ARTICLE.
++++++++++
The story opens very differently from your standard RPG.. The world is not at war with a rival kingdom, a demon king, or anything like that. In fact, the world is downright peaceful, with no monsters anywhere in sight. You are the son of a fisherman who lives on Estard Island, a tiny island that is alone in the world with nothing else but endless ocean surrounding it. Your and your best friends, the fiery Prince of Estard Keifer, and Maribel, the daughter of the richest man in the village, explore the forbidden ruins almost daily. But one day you discover that at one time Estard Island was NOT alone in the world, and that whole continents had been sealed off from the world. When you learn about the secret of the ruins, you go back in time to distant lands to put right what once went wrong, and your actions in the past cause changes in the present.
Sound familiar? Yeah, it's similar to Chrono Trigger, but it manages to create its own storyline. Each of the islands that must be saved has its own calamities that you must undo. In addition, many of these subplots weave together to form a deeper, more complex main plot. It's like a bunch of threads that weave themselves into a rug.
++++++++++
MATERIAL PROVIDED.
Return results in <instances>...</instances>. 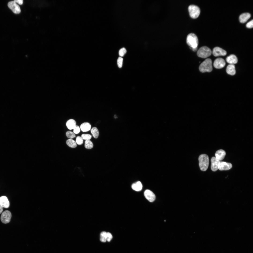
++++++++++
Can you print the whole review above about the fisherman's son from Estard Island, word for word?

The story opens very differently from your standard RPG.. The world is not at war with a rival kingdom, a demon king, or anything like that. In fact, the world is downright peaceful, with no monsters anywhere in sight. You are the son of a fisherman who lives on Estard Island, a tiny island that is alone in the world with nothing else but endless ocean surrounding it. Your and your best friends, the fiery Prince of Estard Keifer, and Maribel, the daughter of the richest man in the village, explore the forbidden ruins almost daily. But one day you discover that at one time Estard Island was NOT alone in the world, and that whole continents had been sealed off from the world. When you learn about the secret of the ruins, you go back in time to distant lands to put right what once went wrong, and your actions in the past cause changes in the present.
Sound familiar? Yeah, it's similar to Chrono Trigger, but it manages to create its own storyline. Each of the islands that must be saved has its own calamities that you must undo. In addition, many of these subplots weave together to form a deeper, more complex main plot. It's like a bunch of threads that weave themselves into a rug.